MS Patients in Clinical Trial of GNbAC1 May Continue with Therapy in Extension Study
Multiple sclerosis (MS) patients now taking part in a Phase 2b clinical trial testing the efficacy and safety of the antibody GNbAC1 will be invited to continue with treatment for two more years under a planned extension study, the biopharmaceutical companies GeNeuro and Servier recently announced.
Several MS therapies rely on the capacity of antibodies to specifically target the dysregulated proteins that contribute to the disease’s pathology. GNbAC1 is a selective antibody that targets the protein MSRV-Env, which promotes inflammatory processes and the development of diseases such as MS. The MSRV-Env protein is known to be present in brain lesions and in the blood of MS patients. By targeting this protein, GNbAC1 aims to block inflammation, potentially facilitating the remyelination of neurons.
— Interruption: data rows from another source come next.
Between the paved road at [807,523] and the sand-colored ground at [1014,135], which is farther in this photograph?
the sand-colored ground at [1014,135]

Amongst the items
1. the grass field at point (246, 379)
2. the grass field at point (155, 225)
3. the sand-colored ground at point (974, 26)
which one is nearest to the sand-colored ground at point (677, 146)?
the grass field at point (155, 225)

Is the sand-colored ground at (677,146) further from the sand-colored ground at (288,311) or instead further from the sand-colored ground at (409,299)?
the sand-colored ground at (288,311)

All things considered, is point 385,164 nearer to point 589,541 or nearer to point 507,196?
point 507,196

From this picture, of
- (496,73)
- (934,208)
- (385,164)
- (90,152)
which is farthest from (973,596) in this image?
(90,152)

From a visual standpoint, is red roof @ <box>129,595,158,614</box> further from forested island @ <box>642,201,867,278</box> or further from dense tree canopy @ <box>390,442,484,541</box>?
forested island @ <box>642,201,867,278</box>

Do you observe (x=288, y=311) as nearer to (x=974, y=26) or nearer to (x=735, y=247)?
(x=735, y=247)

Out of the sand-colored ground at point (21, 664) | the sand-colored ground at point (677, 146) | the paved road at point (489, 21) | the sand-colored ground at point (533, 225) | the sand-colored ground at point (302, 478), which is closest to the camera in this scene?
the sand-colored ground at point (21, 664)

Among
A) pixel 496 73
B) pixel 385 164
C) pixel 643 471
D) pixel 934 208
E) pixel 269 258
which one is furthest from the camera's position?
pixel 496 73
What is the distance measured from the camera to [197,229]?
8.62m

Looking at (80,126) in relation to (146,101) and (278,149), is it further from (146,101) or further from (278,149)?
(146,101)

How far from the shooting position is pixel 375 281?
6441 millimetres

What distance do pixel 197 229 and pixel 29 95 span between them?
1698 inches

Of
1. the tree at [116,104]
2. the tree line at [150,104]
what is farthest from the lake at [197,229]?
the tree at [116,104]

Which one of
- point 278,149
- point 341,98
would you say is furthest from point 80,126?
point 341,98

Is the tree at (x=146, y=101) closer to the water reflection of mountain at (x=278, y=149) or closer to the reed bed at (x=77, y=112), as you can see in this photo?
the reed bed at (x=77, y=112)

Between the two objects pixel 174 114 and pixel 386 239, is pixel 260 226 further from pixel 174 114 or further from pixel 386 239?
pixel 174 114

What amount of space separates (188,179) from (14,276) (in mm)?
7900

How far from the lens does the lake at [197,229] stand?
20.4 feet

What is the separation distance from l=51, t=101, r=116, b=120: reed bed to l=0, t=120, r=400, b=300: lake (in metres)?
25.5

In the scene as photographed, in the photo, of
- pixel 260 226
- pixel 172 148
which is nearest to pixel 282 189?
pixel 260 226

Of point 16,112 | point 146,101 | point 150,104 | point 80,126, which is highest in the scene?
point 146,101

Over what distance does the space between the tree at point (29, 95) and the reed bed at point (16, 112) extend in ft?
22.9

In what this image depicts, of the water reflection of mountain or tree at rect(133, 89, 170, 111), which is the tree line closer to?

The ongoing Phase 2b study, called CHANGE-MS (NCT02782858), is assessing the effect of GNbAC1 in 260 patients with relapsing-remitting multiple sclerosis (RRMS) enrolled at multiple clinical sites across Europe.
Its primary endpoint is the cumulative number of active brain lesions (assessed through magnetic resonance imaging, MRI) evident at six months and one year after GNbAC1 treatment, compared to placebo, in RRMS patients.
Investigators will also analyze other neurological and disease status parameters as secondary endpoints, including T2 lesion volume increase up to week 24, change in magnetization transfer ratio (MTR), the annual relapse rate, change in brain volume, percentage of patients with EDSS (Expanded Disability Status Scale) progression at three months from baseline, and change in MS functional composite scores from baseline to week 48. The study’s preliminary results after six months of treatment are expected to be released in 2017.
According to a press release, the extension study, called ANGEL-MS, will allow patients to continue with GNbAC1 treatment for an additional two years, and allow investigators to collect more data on its efficacy and tolerance. The extension is planned to start in April, when all patients have completed the first year of GNbAC1 treatment under the CHANGE-MS trial.
ANGEL-MS will be conducted in parallel to Phase 3 studies that may arise from the results obtained in the CHANGE-MS trial. Similar to CHANGE-MS, the extension study will be fully funded by a partnership between GeNeuro and Servier.